Die Verfassungsbeschwerde ist nicht zur Entscheidung anzunehmen, da Annahmegründe (§ 93a Abs. 2 BVerfGG) nicht vorliegen. Die Verfassungsbeschwerde ist unzulässig, da sie nicht binnen der Frist des § 93 Abs. 1 Satz 1 BVerfGG eingelegt worden ist.

Gemäß § 93 Abs. 1 Satz 2, 3 BVerfGG beginnt die Frist zur Einlegung der Verfassungsbeschwerde bereits mit Verkündung der Entscheidung zu laufen, wenn die Zustellung oder Bekanntgabe einer in vollständiger Form abgefassten Entscheidung in den maßgebenden verfahrensrechtlichen Vorschriften nicht zwingend vorgeschrieben ist (vgl.

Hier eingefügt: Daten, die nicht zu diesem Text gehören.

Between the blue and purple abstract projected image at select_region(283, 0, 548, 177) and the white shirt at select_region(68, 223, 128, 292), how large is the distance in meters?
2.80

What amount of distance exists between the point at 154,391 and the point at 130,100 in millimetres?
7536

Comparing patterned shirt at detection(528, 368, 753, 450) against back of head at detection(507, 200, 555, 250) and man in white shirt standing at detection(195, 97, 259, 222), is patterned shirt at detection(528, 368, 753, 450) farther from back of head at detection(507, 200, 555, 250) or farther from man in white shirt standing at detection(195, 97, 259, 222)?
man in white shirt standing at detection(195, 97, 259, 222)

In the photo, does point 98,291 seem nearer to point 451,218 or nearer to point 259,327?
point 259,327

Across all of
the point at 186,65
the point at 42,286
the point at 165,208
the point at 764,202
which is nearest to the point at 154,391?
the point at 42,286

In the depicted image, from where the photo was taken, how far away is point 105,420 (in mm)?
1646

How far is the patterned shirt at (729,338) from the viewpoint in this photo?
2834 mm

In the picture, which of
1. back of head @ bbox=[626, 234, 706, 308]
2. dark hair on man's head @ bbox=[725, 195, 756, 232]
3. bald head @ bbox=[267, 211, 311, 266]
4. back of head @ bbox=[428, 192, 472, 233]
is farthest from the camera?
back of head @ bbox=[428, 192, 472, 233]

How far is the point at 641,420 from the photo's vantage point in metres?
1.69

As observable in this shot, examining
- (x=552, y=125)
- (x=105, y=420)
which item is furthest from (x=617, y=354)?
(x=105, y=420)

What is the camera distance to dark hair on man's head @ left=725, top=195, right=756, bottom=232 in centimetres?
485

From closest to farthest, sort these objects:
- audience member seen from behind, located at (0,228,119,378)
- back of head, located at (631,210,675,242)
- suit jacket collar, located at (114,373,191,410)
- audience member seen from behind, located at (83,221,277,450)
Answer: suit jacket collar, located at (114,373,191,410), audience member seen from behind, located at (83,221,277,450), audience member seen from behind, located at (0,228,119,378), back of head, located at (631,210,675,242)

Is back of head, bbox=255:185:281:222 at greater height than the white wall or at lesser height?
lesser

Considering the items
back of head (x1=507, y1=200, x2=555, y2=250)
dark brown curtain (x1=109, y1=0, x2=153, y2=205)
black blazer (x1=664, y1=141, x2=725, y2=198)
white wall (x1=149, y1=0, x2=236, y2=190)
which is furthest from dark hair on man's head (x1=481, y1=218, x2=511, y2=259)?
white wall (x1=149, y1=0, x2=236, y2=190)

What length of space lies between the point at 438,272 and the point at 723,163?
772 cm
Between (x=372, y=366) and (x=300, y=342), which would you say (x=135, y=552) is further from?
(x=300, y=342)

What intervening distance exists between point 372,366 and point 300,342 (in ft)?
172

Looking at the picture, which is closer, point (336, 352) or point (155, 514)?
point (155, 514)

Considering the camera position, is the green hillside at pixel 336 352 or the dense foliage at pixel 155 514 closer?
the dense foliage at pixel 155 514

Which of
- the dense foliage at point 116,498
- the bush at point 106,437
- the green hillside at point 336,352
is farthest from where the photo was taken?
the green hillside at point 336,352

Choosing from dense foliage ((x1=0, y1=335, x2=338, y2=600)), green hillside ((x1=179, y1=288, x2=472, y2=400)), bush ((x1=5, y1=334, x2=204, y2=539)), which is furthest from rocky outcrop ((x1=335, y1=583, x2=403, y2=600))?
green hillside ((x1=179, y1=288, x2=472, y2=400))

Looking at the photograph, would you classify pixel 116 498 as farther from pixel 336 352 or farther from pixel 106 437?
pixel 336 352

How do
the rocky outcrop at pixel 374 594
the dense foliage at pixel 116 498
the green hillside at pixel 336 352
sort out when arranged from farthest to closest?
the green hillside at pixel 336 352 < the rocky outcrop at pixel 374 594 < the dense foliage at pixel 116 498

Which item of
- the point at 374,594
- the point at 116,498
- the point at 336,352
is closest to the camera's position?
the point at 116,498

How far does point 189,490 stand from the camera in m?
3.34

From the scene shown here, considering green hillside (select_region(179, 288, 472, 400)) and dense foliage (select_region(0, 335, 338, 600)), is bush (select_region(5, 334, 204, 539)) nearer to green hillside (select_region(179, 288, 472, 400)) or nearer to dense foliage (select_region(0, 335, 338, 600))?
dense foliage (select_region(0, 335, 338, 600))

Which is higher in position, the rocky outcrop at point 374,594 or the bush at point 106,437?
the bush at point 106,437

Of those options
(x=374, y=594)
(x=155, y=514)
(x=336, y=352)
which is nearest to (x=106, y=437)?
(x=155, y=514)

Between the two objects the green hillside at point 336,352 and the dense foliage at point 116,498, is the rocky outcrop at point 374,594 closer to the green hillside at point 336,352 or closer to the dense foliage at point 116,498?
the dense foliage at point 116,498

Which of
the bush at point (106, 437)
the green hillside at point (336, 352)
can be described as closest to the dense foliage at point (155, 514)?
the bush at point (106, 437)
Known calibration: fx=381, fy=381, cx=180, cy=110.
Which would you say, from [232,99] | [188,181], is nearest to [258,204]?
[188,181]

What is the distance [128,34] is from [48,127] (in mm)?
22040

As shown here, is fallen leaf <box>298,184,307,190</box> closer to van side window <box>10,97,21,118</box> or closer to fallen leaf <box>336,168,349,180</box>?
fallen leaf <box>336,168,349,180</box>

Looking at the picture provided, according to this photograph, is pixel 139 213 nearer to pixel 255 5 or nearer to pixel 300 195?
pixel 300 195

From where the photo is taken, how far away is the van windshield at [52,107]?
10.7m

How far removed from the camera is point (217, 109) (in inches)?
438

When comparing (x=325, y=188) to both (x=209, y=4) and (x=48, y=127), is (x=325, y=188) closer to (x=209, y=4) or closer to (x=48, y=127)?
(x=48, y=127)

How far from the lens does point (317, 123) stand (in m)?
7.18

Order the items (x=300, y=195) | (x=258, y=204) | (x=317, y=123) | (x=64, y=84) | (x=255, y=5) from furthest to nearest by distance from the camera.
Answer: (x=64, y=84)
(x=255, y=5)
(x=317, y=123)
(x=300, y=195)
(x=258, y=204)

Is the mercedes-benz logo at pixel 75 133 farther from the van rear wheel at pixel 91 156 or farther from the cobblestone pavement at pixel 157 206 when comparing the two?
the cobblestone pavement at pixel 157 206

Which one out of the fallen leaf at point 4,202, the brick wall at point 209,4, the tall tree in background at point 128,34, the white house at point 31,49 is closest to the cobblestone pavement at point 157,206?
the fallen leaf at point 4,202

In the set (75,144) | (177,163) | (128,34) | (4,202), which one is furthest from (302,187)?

BVerfGE 9, 109 <114 ff.>; 18, 192 <193 ff.> ). So liegt es hier. Die Strafprozessordnung, die gemäß § 2 Abs. 2 JGG im Jugendgerichtsverfahren Anwendung findet, sieht die Zustellung oder Bekanntgabe des letztinstanzlichen Urteils in vollständig abgefasster Form nicht zwingend vor; vielmehr sind Abschriften der Entscheidungen, die in Anwesenheit des Betroffenen gemäß § 35 Abs. 1 Satz 1 StPO durch Verkündung bekannt gemacht werden, nur auf Antrag zu erteilen, § 35 Abs. 1 Satz 2 StPO. Soweit in Praxis tatsächlich, etwa auf Grundlage von Nr. 140 Abs. 1 Satz 1 RiStBV auf andere Weise verfahren wird und dem Verurteilten regelmäßig auch ohne Antrag eine in vollständiger Form abgefasste Ausfertigung rechtskräftiger Urteile zumindest formlos übersandt wird, ist dies für die Frage des Fristbeginns unerheblich. Der Gesetzgeber hat die Formulierung des § 93 Abs. 1 Satz 2 BVerfGG, wonach es auf den Zeitpunkt der Zustellung oder Bekanntmachung der in vollständiger Form abgefassten Entscheidung dann ankommt, wenn diese nach den "maßgebenden verfahrensrechtlichen Vorschriften" von Amts wegen vorzunehmen ist, bewusst gewählt, um sicherzustellen, dass nur verfahrensrechtlich notwendige Mitteilungen den Lauf der Frist beginnen lassen. Soweit eine Bekanntmachung der in vollständiger Form abgefassten Entscheidung lediglich auf Grundlage von Verwaltungsvorschriften oder langjähriger gerichtlicher Übung erfolgt, stellt dies keine für den Fristbeginn maßgebliche Mitteilung im Sinne des § 93 Abs. 1 Satz 2 BVerfGG dar (vgl. BVerfGE 9, 109 <116 ff.>; 18, 192 <193 ff.> ). Im Falle eines in Anwesenheit verkündeten Strafurteils kommt es daher nicht auf eine spätere Zustellung oder Bekanntgabe des vollständig abgefassten Urteils, sondern auf den Zeitpunkt der Verkündung an (vgl. statt vieler Hömig, Maunz/Schmidt-Bleibtreu/Klein/Bethge, Bundesverfassungsgerichtsgesetz, München, Loseblatt, 31. Erg.Lieferung, Stand: Oktober 2009, § 93 Rn. 20; Lechner/Zuck, BVerfGG, 5. Aufl., München 2006, § 93 Rn. 31; vgl. mittelbar auch BVerfGE 12, 113 <123>; 20, 336 <342>; 21, 245 <248>; 28, 151 <159>).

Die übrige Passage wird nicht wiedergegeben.